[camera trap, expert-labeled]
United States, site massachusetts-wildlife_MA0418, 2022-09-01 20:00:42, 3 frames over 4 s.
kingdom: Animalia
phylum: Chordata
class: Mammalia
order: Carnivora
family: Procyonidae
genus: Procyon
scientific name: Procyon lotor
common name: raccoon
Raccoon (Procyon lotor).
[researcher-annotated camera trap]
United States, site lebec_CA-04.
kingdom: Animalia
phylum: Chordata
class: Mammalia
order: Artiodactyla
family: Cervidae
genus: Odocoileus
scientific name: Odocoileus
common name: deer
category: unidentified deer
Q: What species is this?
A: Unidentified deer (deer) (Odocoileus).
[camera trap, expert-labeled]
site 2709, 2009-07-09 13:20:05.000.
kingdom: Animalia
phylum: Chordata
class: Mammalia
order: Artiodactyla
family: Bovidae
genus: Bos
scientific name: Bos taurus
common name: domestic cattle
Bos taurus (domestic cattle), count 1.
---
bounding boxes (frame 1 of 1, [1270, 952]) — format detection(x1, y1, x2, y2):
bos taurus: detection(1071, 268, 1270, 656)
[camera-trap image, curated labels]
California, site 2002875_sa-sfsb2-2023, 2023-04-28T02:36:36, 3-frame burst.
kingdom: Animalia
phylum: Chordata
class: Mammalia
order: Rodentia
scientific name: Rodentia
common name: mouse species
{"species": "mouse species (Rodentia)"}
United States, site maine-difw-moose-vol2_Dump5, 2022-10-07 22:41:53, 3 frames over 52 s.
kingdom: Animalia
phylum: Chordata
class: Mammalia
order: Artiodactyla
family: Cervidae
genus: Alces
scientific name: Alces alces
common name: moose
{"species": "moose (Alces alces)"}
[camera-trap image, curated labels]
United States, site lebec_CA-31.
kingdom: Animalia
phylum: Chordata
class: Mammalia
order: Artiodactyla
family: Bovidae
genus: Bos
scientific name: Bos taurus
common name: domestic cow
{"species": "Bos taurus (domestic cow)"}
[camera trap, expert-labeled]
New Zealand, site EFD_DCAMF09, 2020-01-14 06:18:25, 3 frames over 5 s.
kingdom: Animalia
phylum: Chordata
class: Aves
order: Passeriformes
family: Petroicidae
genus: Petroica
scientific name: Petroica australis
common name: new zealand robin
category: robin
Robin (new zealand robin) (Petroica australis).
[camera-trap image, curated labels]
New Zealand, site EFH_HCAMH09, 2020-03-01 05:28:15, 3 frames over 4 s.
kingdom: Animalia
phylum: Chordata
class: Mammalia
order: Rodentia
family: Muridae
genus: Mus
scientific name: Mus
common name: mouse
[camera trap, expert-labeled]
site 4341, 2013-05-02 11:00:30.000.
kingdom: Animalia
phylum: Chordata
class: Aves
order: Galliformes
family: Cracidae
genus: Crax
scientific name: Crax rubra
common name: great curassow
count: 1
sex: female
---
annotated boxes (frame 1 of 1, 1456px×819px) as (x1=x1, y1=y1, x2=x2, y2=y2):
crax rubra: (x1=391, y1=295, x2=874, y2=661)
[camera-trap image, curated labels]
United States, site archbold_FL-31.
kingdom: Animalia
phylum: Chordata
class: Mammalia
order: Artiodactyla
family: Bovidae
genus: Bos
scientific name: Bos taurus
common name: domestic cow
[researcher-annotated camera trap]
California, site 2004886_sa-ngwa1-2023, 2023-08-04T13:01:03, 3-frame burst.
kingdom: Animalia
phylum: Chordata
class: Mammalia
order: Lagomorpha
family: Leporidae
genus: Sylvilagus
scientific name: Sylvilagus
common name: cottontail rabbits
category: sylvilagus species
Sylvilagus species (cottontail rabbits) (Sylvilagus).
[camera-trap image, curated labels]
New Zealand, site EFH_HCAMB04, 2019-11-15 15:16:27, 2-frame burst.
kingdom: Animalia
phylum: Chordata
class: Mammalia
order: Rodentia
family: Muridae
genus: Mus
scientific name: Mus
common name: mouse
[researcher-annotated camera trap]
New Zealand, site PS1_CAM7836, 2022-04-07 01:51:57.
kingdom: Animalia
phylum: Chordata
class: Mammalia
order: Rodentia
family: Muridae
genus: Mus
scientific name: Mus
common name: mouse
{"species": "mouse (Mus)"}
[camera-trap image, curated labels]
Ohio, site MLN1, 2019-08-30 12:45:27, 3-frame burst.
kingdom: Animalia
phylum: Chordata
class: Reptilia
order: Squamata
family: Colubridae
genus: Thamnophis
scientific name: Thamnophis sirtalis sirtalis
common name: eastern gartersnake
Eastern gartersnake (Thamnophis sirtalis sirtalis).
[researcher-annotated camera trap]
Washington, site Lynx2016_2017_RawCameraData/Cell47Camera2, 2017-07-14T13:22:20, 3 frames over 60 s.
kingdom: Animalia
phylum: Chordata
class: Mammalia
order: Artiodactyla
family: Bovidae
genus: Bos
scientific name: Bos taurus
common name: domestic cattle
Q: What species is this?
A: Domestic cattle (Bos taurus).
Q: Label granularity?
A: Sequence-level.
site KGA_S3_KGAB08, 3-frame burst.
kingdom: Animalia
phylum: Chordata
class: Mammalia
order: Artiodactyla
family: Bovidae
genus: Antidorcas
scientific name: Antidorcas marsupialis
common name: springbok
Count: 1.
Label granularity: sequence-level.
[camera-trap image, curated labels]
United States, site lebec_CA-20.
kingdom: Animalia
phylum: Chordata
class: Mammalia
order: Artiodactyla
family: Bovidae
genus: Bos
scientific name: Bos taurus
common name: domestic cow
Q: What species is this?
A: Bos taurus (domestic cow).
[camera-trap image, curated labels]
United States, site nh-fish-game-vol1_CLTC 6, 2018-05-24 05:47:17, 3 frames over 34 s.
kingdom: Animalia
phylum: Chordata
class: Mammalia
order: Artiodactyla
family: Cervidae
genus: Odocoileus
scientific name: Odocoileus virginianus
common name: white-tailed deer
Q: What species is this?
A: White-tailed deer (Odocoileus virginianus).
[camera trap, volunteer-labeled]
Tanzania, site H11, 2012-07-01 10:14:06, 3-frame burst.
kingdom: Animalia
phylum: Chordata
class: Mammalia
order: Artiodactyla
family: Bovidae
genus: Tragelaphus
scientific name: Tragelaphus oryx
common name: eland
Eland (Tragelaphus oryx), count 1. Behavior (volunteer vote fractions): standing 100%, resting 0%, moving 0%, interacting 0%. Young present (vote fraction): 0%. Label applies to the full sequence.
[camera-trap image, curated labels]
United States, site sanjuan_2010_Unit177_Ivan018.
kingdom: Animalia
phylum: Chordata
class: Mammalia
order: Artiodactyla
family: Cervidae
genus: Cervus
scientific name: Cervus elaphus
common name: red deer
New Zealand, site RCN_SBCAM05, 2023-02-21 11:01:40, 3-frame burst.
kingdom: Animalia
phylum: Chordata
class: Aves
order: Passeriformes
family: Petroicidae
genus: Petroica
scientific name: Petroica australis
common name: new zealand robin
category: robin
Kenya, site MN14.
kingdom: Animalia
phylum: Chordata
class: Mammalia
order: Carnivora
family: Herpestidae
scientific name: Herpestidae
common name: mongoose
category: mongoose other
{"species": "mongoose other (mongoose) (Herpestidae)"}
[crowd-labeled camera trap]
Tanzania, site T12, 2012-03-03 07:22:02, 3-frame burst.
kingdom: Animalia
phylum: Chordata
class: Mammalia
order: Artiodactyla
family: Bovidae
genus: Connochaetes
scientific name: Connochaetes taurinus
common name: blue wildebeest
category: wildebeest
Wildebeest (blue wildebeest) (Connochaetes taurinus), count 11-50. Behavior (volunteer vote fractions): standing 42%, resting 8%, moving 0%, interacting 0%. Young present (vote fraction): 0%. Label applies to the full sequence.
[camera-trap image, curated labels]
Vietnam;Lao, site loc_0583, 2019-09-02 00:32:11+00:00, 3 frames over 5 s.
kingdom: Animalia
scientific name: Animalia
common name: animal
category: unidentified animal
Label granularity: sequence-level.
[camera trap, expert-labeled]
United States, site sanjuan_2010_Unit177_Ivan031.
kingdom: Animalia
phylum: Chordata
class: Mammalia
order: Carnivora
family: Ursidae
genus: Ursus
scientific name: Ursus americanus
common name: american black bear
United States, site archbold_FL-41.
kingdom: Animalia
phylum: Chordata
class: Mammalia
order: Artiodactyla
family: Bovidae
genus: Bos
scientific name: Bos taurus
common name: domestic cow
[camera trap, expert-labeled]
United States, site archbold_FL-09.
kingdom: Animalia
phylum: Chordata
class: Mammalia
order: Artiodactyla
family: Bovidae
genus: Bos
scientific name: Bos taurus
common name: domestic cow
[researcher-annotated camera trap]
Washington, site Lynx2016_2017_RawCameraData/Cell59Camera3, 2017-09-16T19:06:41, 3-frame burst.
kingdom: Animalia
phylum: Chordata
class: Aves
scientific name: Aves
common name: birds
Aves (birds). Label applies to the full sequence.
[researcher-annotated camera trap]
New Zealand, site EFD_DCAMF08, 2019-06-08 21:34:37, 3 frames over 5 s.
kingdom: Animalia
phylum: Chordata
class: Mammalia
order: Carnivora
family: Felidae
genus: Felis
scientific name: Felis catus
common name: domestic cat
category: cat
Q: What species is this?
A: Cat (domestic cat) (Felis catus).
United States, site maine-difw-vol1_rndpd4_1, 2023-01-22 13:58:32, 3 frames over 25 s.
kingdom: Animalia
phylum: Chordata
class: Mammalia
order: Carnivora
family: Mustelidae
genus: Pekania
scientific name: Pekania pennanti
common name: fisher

· · · ·

◆ Activity:
Once the line with "New Zealand, site PS1_CAM7836, 2022-04-07" is found in the records above, print exactly that line and every line after it through the line with "United States, site lebec_CA-20.".

◆ Response area:
New Zealand, site PS1_CAM7836, 2022-04-07 01:51:57.
kingdom: Animalia
phylum: Chordata
class: Mammalia
order: Rodentia
family: Muridae
genus: Mus
scientific name: Mus
common name: mouse
{"species": "mouse (Mus)"}
[camera-trap image, curated labels]
Ohio, site MLN1, 2019-08-30 12:45:27, 3-frame burst.
kingdom: Animalia
phylum: Chordata
class: Reptilia
order: Squamata
family: Colubridae
genus: Thamnophis
scientific name: Thamnophis sirtalis sirtalis
common name: eastern gartersnake
Eastern gartersnake (Thamnophis sirtalis sirtalis).
[researcher-annotated camera trap]
Washington, site Lynx2016_2017_RawCameraData/Cell47Camera2, 2017-07-14T13:22:20, 3 frames over 60 s.
kingdom: Animalia
phylum: Chordata
class: Mammalia
order: Artiodactyla
family: Bovidae
genus: Bos
scientific name: Bos taurus
common name: domestic cattle
Q: What species is this?
A: Domestic cattle (Bos taurus).
Q: Label granularity?
A: Sequence-level.
site KGA_S3_KGAB08, 3-frame burst.
kingdom: Animalia
phylum: Chordata
class: Mammalia
order: Artiodactyla
family: Bovidae
genus: Antidorcas
scientific name: Antidorcas marsupialis
common name: springbok
Count: 1.
Label granularity: sequence-level.
[camera-trap image, curated labels]
United States, site lebec_CA-20.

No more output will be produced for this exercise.